In Dunstone v Irving [2000] VSC, Justice Hansen addressed the fact the trustee of the fund did not make a lump sum retirement payment as required under the fund’s trust deed to finance member Chester Irving within a reasonable period of time. It was held there was a breach of the fund’s trust deed and at paragraph 143, Hansen said “the other aspect of relief is a claim for damages, being the loss suffered by the plaintiff as a result of not having the use of his entitlement. The plaintiff sought damages either under s55(3) of the SIS Act or on account of the defendant’s breach of his obligations as trustee”.

The court looked at the amount of Irving’s loss, given he was deprived of his lump sum of $1,365,478 from February 1998. By the time of the action, in November 2000, it was assessed that the amount his entitlement could have earned if withdrawn at that time, in a conservative portfolio, was $248,862. These damages were awarded against the trustee.

In our case, the three fake trustees have appointed themselves outside of the scope of the SMSF’s deed and governing rules and consequently the fund has lost, at a minimum, $1 million plus earnings. All three fake trustees are jointly and severally liable. Importantly, there is no need for the matter to go to court, but if it did, based on Dunstone’s case, it would be a very expensive case to lose.

Section 218(1) of the SIS Act provides:

If a civil penalty provision in relation to a superannuation entity is contravened by a person other than a trustee of the entity, a trustee of the entity may, by proceedings in a court of competent jurisdiction, recover from the person, as a debt due to the trustee:

1. if that or another person has made a profit because of the act or omission constituting the contravention – an amount equal to the amount of that profit; and

a. if the entity has suffered loss or damage as a result of that act or omission – an amount equal to the amount of that loss or damage;

b. whether or not:

c. the first-mentioned person has been convicted of an offence in relation to the contravention; or

d. a civil penalty order has been made against the first-mentioned person in relation to the contravention.

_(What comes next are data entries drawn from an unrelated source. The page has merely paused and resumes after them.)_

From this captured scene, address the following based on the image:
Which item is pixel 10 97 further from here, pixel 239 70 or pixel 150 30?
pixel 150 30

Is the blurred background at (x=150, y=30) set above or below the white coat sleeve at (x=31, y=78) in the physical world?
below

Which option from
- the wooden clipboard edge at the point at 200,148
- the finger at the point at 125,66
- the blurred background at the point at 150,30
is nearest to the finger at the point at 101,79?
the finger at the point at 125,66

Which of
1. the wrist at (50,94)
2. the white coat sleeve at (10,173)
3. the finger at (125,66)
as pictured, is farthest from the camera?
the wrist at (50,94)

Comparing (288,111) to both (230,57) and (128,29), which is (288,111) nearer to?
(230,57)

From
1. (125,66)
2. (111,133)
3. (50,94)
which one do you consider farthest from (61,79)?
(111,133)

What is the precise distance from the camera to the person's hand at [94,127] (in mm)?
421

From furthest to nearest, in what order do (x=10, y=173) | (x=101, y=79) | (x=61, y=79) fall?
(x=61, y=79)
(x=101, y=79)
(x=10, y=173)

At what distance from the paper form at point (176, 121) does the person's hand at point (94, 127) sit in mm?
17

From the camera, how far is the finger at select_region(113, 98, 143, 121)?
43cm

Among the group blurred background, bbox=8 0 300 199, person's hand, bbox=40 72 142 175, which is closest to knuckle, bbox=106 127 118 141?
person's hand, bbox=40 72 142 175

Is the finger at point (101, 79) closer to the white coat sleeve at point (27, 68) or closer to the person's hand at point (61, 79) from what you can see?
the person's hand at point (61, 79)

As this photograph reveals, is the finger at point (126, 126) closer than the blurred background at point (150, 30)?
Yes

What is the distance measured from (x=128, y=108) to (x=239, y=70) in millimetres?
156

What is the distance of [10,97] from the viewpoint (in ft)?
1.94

In our case there are several breaches of the SIS Act, ranging from the sole purpose test, the payment of death benefits under SIS regulation 6.21, the requirement of the fund to have a trustee (sections 19 and 17A), plus a whole lot more. In our case, section 218 would follow the lines of a section 51(1) case.

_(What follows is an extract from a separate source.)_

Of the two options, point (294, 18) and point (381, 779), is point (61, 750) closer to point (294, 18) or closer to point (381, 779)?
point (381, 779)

Important: strict liability is a breach of a federal law and potentially a commonwealth crime and may not be covered by an adviser’s professional indemnity insurance. The accountant and lawyer should check with their insurance company.

3.3 Criminal action

I am not sure the taxation commissioner would get involved, but given more than $1 million has effectively been stolen from the SMSF by the three fake trustees, they may step in and use section 202 of the SIS Act.

Section 202: When contravention of civil penalty provisions is an offence

  1. If a person contravenes a civil penalty provision, either:

a. dishonestly, and intending to gain, whether directly or indirectly, an advantage for that, or any other person; or

b. intending to deceive or defraud someone;

c. the person is guilty of an offence punishable on conviction by imprisonment for not longer than five years.

If the commissioner does take action against the lawyer, the accountant and also the eldest daughter, then section 216 of the SIS Act provides that the criminal court may award compensation to the fund.

4. The final word

If the accountant was licensed, then the SMSF or whoever is looking after the fund could take an action post-1 November 2018 with the Australian Financial Complaints Authority, which is a no-cost option but would be limited to $500,000 in compensation.

In the end, the accountant and lawyer should never have got involved in dealing directly with an SMSF. Even if they were executors of Dad’s estate, the SMSF is a no-go zone. Their actions have the potential to embarrass them professionally and ruin them financially or, at worst, all of this and imprisonment – a lesson to be learned for all SMSF advisers, accountants, lawyers, financial planners and auditors.